**Given problem 1:** Return the stretch of the SZA passage from "In her offstage" through "and constantly learning.", copied word for word.
=== Page extract ===
Since 2017, all kinds of artists have tapped into SZA’s intimate style to write achingly personal accounts of their love. The branching legacies of Ctrl include mellow, crooning albums like Jorja Smith’s Lost & Found (2018), Snoh Aalegra’s Ugh, Those Feels Again (2019), and Jhené Aiko’s Chilombo (2020), as well as the wry, pensive sensuality of Ari Lennox’s Shea Butter Baby (2019), Kehlani’s It Was Good Until It Wasn’t (2020), and Jazmine Sullivan’s Heaux Tales (2021). Sidney Madden of NPR Music describes this SZA-forged subgenre of R&B as “one that caters to Black millennials with a new sense of depth and realness: imperfect, awkward, sexually ambidextrous but also intimately anxious.”
In her offstage life, SZA has kept up the candor, offering a refreshing antidote to the hyper-polished or overconfident pop star. In a 2017 interview with Nylon, SZA confessed, “When I was younger I didn’t relate to Beyoncé as much, because I didn’t consider myself a pretty girl.” Speaking to Vulture the same year, she called herself “too shy to initially ask for a feature” and marveled at the fact that she got to work with Travis Scott on “Love Galore” from Ctrl. This vocal admiration for her idols, and this keen sense of separation from musical stardom, has always made SZA an unlikely emblem of relatability, despite her luminescent fame. She carries herself like a music outsider, diligent and competitive and constantly learning.
But she’s also uninterested in caving to fan expectations of what a star like her should do. She’s talked multiple times about leaving the music business. In 2016, SZA tweeted that she was quitting music; in 2018, she told Flaunt magazine the next album would be her last; in 2022, just after releasing SOS, she told Consequence she wanted to “disappear … for as long as I can.” In 2020, after appearing on the cover of Rolling Stone with Normani and Megan Thee Stallion, she tweeted, “Not doing any videos Interviews or photos for the rest of my life lol don’t ask.” She’s in it for the art but not the fame. She wants a meaningful life, but that doesn’t have to be a life in music. She told Complex, “If ever I lose my ability to [choose], I have no problem vacating my current life and doing something different … Anything that I want to do, I know it will be done well.”
===
**Given problem 2:** Select each line of the records below that contains the string "point", with case counting.
=== Given information ===
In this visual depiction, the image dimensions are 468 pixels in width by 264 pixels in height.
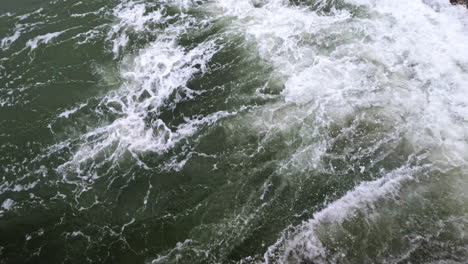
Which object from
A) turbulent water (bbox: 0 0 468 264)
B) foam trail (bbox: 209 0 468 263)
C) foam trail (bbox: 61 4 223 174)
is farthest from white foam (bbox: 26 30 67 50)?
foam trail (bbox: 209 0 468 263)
===
=== Given information ===
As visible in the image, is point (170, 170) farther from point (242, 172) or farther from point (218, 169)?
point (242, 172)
===
**Full solution 1:**
In her offstage life, SZA has kept up the candor, offering a refreshing antidote to the hyper-polished or overconfident pop star. In a 2017 interview with Nylon, SZA confessed, “When I was younger I didn’t relate to Beyoncé as much, because I didn’t consider myself a pretty girl.” Speaking to Vulture the same year, she called herself “too shy to initially ask for a feature” and marveled at the fact that she got to work with Travis Scott on “Love Galore” from Ctrl. This vocal admiration for her idols, and this keen sense of separation from musical stardom, has always made SZA an unlikely emblem of relatability, despite her luminescent fame. She carries herself like a music outsider, diligent and competitive and constantly learning.

**Full solution 2:**
As visible in the image, is point (170, 170) farther from point (242, 172) or farther from point (218, 169)?
point (242, 172)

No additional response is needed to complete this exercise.